As promised last week, here are some actual recommendations for handling email addresses.
First some things to check when capturing an email address from a user, or when importing a list. These will exclude some legitimate email addresses, but not any that anyone is likely to actually be using. And they’ll allow in some email addresses that are technically not legal, by erring on the side of simple checks. But they’re an awful lot better than many of the existing email address filters.
- Check the email address immediately, so you can ask the user to correct it if it seems wrong
- If you reject the email address, leave it in the text entry box so the user can see what they typed, and correct it
- Trim leading and trailing spaces from the entered address, to clean up cut and paste errors
- Check that there’s just one “@” in the address
- Check that the domain part of the address, to the right of the “@”, consists only of ascii characters – letters, digits, “.”, “-” or “_” (underscores are technically not allowed, but do show up in badly implemented windows mail systems occasionally, and delivery to them mostly works)
- Check that the domain part starts with a letter or a digit
- Check that the domain part ends with a letter
- Check that the domain part contains at least one “.” and doesn’t contain more than one “.” in a row
- Don’t try and check the right hand side of the domain part against a fixed list of valid top level domains (while you can get away with doing this in theory, if you regularly maintain the code and automatically compare it against the list of domains maintained by internic and so on, in practice you’re not going to do that and next year there’ll be a new top level domain and it’ll all go horribly wrong)
- If possible do a DNS lookup on the domain part of the address for an MX record, and if that fails an A record – reject the address if you get an NXDOMAIN or NOERROR response to both. If the query returns a SERVFAIL or takes longer than a few seconds, give the address the benefit of the doubt and accept it.
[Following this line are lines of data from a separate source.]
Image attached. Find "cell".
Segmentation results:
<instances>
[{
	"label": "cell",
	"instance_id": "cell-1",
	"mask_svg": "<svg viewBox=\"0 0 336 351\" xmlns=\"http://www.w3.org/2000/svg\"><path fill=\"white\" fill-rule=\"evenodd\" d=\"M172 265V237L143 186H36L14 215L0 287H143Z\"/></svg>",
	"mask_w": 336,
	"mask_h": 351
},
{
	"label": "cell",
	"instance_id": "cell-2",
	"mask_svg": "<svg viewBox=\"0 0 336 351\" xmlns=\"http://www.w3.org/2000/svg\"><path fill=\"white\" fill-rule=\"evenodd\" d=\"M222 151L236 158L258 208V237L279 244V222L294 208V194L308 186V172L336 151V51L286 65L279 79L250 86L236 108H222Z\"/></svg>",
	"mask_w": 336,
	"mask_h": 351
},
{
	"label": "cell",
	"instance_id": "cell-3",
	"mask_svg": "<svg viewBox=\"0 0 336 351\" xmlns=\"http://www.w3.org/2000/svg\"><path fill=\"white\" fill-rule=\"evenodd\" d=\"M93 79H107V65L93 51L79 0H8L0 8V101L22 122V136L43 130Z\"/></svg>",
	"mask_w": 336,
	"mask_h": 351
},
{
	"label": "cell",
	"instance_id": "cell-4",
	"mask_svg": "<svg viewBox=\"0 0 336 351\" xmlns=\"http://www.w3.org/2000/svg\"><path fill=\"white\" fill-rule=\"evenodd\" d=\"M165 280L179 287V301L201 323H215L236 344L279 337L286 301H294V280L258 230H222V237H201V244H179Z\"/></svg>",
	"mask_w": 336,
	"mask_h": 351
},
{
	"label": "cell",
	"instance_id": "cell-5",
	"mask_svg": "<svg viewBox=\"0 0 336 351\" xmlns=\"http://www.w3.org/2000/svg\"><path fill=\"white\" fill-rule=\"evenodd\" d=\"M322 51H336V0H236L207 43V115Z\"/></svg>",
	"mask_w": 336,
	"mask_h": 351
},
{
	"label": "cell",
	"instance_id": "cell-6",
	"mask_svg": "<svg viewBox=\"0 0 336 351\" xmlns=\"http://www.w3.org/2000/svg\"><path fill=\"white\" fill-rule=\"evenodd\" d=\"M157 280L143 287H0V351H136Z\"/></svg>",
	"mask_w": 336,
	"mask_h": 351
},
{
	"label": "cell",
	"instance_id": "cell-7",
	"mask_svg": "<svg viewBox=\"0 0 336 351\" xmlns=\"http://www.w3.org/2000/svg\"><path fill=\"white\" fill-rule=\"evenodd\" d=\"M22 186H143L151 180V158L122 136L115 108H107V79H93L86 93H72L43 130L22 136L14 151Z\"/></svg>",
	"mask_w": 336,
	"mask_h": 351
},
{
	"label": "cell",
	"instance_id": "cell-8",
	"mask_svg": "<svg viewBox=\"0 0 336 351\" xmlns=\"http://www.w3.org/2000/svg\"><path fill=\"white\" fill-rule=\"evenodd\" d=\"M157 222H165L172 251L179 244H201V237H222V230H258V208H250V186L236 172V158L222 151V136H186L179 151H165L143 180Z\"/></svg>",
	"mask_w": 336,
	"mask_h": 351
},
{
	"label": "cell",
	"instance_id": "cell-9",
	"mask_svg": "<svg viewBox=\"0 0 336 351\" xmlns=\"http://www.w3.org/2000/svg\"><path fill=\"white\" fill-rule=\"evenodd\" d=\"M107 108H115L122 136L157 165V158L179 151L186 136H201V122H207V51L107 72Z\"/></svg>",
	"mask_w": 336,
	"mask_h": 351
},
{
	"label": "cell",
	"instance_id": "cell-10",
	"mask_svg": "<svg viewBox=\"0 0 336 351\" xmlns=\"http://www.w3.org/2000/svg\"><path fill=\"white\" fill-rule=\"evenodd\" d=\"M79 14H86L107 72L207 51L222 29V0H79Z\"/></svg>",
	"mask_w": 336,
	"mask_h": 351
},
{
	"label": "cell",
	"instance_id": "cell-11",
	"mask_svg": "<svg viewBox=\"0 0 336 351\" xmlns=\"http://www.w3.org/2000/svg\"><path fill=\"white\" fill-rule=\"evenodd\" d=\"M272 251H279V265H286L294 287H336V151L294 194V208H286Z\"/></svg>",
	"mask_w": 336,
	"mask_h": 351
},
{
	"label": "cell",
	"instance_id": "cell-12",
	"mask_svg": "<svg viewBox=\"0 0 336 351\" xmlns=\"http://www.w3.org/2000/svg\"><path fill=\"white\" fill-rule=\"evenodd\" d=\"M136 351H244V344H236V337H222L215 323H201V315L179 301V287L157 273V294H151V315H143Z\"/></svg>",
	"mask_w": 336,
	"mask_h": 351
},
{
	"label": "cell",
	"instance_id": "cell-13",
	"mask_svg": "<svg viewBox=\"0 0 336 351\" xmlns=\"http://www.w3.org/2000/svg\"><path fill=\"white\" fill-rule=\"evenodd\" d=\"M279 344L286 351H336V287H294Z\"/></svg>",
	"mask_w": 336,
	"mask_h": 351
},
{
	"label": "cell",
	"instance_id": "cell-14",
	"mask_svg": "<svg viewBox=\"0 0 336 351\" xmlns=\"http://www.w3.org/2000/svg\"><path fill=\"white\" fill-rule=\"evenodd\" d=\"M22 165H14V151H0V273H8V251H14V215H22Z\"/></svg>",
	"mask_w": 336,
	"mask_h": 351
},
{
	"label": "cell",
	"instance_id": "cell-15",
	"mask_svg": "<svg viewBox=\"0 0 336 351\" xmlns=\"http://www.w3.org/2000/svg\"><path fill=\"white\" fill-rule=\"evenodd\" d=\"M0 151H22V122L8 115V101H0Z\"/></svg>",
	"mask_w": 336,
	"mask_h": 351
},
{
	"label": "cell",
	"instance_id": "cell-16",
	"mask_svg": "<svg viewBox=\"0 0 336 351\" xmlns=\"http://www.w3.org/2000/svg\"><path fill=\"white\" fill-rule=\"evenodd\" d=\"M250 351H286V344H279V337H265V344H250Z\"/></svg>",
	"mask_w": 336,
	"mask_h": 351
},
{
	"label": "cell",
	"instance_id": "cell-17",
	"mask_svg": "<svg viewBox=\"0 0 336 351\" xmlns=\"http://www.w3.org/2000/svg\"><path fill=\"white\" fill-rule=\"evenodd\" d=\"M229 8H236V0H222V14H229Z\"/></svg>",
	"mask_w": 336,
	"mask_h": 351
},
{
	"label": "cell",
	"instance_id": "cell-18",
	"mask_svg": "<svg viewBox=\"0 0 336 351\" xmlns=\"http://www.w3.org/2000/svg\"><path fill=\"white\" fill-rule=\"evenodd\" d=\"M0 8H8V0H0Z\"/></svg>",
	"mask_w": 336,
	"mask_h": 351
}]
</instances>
- Either… check that the local part of the address doesn’t contain whitespace, commas, double or single quotes, backticks, parentheses or angle brackets (while these are technically allowed if quoted correctly they’re not characters that appear in normal email addresses, and they risk breaking your data handling at some point in the path)
- Or… check that the local part of the email address consists solely of letters, digits or any of + – = . _ . This is stricter than the previous suggestion, but should still allow any normal email address
- If the local part starts with “mailto:”, silently remove that. It’s fairly common when copying an email address to the clipboard from a context menu that it’ll be copied as a URL, with a leading mailto:, rather than as an email address
- Don’t put the email address through one of the standard “bad words” filters. Bob at Pen Island dot net may well want your mail, and he’s going to be upset if you tell him he has a potty mouth
Things to test, both in your address capture and in the rest of your infrastructure:
- Test your address capture with email addresses with leading and trailing spaces
- Test that your address capture stores email addresses with “+” or “=” in them correctly
- If you’re doing DNS testing, check that an email address where the domain part does not have an MX record but does have an A record is accepted
- If you’re doing DNS testing, make sure that you check some email addresses at domains that don’t belong to you
- Make sure that your VERP string generation, bounce handling, unsubscription URL generation and unsubscription handling all handle any of the characters you allow in the local part. “=” or “-” may be problems in VERP strings, while “+”, “&” and “;” are commonly problems in URLs.
Canonicalising email addresses:
- If possible don’t fold case on email addresses at all when you store them, so that you can return them to the user the way they were given to you. Bob@PenIsland.net is not the same as email@example.com
- If you need to case fold an email address due to limitations in your data handling back end, fold it to lower case instead of upper. Many people have all lower case email addresses anyway, and they won’t notice the change, while all upper case reads like SHOUTING
- Don’t try and strip off something that looks like a tag in the local part – it may not be a tag, and even if it is the user wants it there and is probably using it
Comparing email addresses:
- Compare email addresses case-insensitively. While the local part of the email address is technically case-sensitive, most receivers treat them case-insensitively. And if you ever do run across two people whose email addresses differ only in case, it’s not accidental. Probably a deliverability blogger or an art project or something.
There are a couple of things I’m not sure about, and where I’d definitely appreciate comments.
There are many places where any email address containing the four letters S, P, A and M is silently discarded. That’s something that’s given our friends at spamex.com, amongst other places, some serious problems. I don’t think it’s a sensible thing to do in general, not least because an email address that’s been specifically created for a mailing lists signup, such as the email addresses at spamex, is a perfectly reasonable thing to be given as part of a mailing list signup. On the other hand, I know very smart people at large ESPs who consider it very sensible operational behaviour, at least, to discard any email address with “spam” in it. Any thoughts? Does it make any difference whether “spam” is in the local part or the domain part?
It’s pretty common to ask people to enter their email addresses twice, and require that they match before accepting the signup. Does this actually improve accuracy at all? Has anyone measured it? Or is it just a parallel to double entering a password change, or a misunderstanding of the meaning of “double opt-in” that’s spread from site to site via monkey-see, monkey-do?